### Stored records
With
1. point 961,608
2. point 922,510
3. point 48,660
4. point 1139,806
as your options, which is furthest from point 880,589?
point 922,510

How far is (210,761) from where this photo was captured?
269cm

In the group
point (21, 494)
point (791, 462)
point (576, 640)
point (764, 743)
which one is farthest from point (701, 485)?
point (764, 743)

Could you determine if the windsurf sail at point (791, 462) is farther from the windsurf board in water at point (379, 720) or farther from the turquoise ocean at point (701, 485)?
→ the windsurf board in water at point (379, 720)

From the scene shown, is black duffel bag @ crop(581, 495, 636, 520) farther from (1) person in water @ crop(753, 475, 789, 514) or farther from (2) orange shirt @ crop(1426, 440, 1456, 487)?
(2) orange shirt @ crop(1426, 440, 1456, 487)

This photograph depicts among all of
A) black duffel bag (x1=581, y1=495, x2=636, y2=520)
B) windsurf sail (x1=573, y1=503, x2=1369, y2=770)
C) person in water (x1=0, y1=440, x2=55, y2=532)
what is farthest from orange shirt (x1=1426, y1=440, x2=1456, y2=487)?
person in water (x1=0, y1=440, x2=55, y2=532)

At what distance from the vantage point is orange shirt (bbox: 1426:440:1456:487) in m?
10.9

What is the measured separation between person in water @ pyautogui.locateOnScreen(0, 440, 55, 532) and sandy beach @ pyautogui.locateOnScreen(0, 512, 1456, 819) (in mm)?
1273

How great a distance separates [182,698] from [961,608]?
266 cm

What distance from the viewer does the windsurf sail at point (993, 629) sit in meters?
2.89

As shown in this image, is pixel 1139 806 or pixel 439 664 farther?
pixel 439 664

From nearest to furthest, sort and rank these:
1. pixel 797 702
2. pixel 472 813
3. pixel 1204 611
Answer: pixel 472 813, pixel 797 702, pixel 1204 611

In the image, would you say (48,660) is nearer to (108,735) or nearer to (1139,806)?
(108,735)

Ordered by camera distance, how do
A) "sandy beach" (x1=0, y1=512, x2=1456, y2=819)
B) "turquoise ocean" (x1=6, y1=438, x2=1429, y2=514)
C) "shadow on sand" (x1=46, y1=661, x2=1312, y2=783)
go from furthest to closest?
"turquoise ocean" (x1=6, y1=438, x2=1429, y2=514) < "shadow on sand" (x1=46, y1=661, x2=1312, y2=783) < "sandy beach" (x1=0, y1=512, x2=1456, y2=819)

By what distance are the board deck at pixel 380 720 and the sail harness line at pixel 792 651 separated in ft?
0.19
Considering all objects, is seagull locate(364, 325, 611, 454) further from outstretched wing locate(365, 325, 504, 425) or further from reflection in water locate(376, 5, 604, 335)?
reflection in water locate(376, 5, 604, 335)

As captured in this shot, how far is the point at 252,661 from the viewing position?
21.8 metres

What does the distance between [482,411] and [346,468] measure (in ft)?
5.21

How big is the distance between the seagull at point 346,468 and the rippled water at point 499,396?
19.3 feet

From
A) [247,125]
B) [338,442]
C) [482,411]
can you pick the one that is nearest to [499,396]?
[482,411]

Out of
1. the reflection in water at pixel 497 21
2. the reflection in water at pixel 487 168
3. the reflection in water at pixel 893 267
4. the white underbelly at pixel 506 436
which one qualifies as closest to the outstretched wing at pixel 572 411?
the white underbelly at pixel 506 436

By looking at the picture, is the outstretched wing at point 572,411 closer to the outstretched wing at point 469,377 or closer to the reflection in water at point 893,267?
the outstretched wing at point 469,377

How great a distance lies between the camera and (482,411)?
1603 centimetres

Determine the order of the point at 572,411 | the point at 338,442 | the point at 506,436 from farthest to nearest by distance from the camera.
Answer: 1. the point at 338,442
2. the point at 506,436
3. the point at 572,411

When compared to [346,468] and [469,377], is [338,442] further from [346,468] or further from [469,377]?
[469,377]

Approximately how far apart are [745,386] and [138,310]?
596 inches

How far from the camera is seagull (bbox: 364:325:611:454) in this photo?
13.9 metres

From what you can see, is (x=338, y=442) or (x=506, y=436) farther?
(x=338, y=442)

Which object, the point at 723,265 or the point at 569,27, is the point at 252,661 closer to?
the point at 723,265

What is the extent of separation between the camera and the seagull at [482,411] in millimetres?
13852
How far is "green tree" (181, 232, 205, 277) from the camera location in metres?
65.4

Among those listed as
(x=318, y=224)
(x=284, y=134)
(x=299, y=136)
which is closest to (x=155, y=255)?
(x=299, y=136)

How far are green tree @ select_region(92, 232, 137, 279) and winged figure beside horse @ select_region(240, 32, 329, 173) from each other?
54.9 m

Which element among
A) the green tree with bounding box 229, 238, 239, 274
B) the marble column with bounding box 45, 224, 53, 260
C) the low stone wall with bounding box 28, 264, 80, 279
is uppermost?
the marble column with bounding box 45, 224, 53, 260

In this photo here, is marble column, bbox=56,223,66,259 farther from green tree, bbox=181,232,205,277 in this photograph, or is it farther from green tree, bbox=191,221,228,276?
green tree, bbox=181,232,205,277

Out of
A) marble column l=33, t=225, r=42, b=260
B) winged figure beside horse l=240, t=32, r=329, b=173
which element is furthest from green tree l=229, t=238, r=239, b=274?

### Required task
Convert the rows above into a numbered list, omitting every blank line.

### Task response
1. With
2. 1. point 961,608
3. 2. point 922,510
4. 3. point 48,660
5. 4. point 1139,806
6. as your options, which is furthest from point 880,589?
7. point 922,510
8. How far is (210,761) from where this photo was captured?
9. 269cm
10. In the group
11. point (21, 494)
12. point (791, 462)
13. point (576, 640)
14. point (764, 743)
15. which one is farthest from point (701, 485)?
16. point (764, 743)
17. Could you determine if the windsurf sail at point (791, 462) is farther from the windsurf board in water at point (379, 720) or farther from the turquoise ocean at point (701, 485)?
18. → the windsurf board in water at point (379, 720)
19. From the scene shown, is black duffel bag @ crop(581, 495, 636, 520) farther from (1) person in water @ crop(753, 475, 789, 514) or farther from (2) orange shirt @ crop(1426, 440, 1456, 487)?
20. (2) orange shirt @ crop(1426, 440, 1456, 487)
21. This photograph depicts among all of
22. A) black duffel bag (x1=581, y1=495, x2=636, y2=520)
23. B) windsurf sail (x1=573, y1=503, x2=1369, y2=770)
24. C) person in water (x1=0, y1=440, x2=55, y2=532)
25. what is farthest from orange shirt (x1=1426, y1=440, x2=1456, y2=487)?
26. person in water (x1=0, y1=440, x2=55, y2=532)
27. At what distance from the vantage point is orange shirt (bbox: 1426:440:1456:487) in m?
28. 10.9
29. What is the measured separation between person in water @ pyautogui.locateOnScreen(0, 440, 55, 532) and sandy beach @ pyautogui.locateOnScreen(0, 512, 1456, 819) (in mm)?
30. 1273
31. How great a distance separates [182,698] from [961,608]?
32. 266 cm
33. What distance from the viewer does the windsurf sail at point (993, 629) sit in meters?
34. 2.89
35. As shown in this image, is pixel 1139 806 or pixel 439 664 farther?
36. pixel 439 664
37. From nearest to furthest, sort and rank these:
38. 1. pixel 797 702
39. 2. pixel 472 813
40. 3. pixel 1204 611
41. Answer: pixel 472 813, pixel 797 702, pixel 1204 611
42. In the image, would you say (48,660) is nearer to (108,735) or nearer to (1139,806)?
43. (108,735)
44. Ordered by camera distance, how do
45. A) "sandy beach" (x1=0, y1=512, x2=1456, y2=819)
46. B) "turquoise ocean" (x1=6, y1=438, x2=1429, y2=514)
47. C) "shadow on sand" (x1=46, y1=661, x2=1312, y2=783)
48. go from furthest to closest?
49. "turquoise ocean" (x1=6, y1=438, x2=1429, y2=514) < "shadow on sand" (x1=46, y1=661, x2=1312, y2=783) < "sandy beach" (x1=0, y1=512, x2=1456, y2=819)
50. By what distance are the board deck at pixel 380 720 and the sail harness line at pixel 792 651 separated in ft?
51. 0.19
52. Considering all objects, is seagull locate(364, 325, 611, 454) further from outstretched wing locate(365, 325, 504, 425) or further from reflection in water locate(376, 5, 604, 335)?
53. reflection in water locate(376, 5, 604, 335)
54. As captured in this shot, how far is the point at 252,661 from the viewing position?
55. 21.8 metres
56. What does the distance between [482,411] and [346,468] measure (in ft)?
57. 5.21
58. How big is the distance between the seagull at point 346,468 and the rippled water at point 499,396?
59. 19.3 feet
60. From
61. A) [247,125]
62. B) [338,442]
63. C) [482,411]
64. can you pick the one that is nearest to [499,396]?
65. [482,411]
66. Out of
67. 1. the reflection in water at pixel 497 21
68. 2. the reflection in water at pixel 487 168
69. 3. the reflection in water at pixel 893 267
70. 4. the white underbelly at pixel 506 436
71. which one qualifies as closest to the outstretched wing at pixel 572 411?
72. the white underbelly at pixel 506 436
73. By looking at the picture, is the outstretched wing at point 572,411 closer to the outstretched wing at point 469,377 or closer to the reflection in water at point 893,267?
74. the outstretched wing at point 469,377
75. How great a distance lies between the camera and (482,411)?
76. 1603 centimetres
77. Determine the order of the point at 572,411 | the point at 338,442 | the point at 506,436 from farthest to nearest by distance from the camera.
78. Answer: 1. the point at 338,442
79. 2. the point at 506,436
80. 3. the point at 572,411
81. When compared to [346,468] and [469,377], is [338,442] further from [346,468] or further from [469,377]?
82. [469,377]
83. Approximately how far apart are [745,386] and [138,310]?
84. 596 inches
85. How far from the camera is seagull (bbox: 364:325:611:454) in this photo?
86. 13.9 metres
87. From what you can see, is (x=338, y=442) or (x=506, y=436) farther?
88. (x=338, y=442)
89. Which object, the point at 723,265 or the point at 569,27, is the point at 252,661 closer to?
90. the point at 723,265
91. What is the extent of separation between the camera and the seagull at [482,411] in millimetres?
92. 13852
93. How far is "green tree" (181, 232, 205, 277) from the camera location in metres?
94. 65.4
95. Among those listed as
96. (x=318, y=224)
97. (x=284, y=134)
98. (x=299, y=136)
99. which is closest to (x=155, y=255)?
100. (x=299, y=136)
101. How far are green tree @ select_region(92, 232, 137, 279) and winged figure beside horse @ select_region(240, 32, 329, 173) from each other?
102. 54.9 m
103. Which element among
104. A) the green tree with bounding box 229, 238, 239, 274
105. B) the marble column with bounding box 45, 224, 53, 260
106. C) the low stone wall with bounding box 28, 264, 80, 279
107. is uppermost?
108. the marble column with bounding box 45, 224, 53, 260
109. In this photo here, is marble column, bbox=56,223,66,259 farther from green tree, bbox=181,232,205,277 in this photograph, or is it farther from green tree, bbox=191,221,228,276?
110. green tree, bbox=181,232,205,277
111. Out of
112. A) marble column l=33, t=225, r=42, b=260
113. B) winged figure beside horse l=240, t=32, r=329, b=173
114. which element is furthest from green tree l=229, t=238, r=239, b=274?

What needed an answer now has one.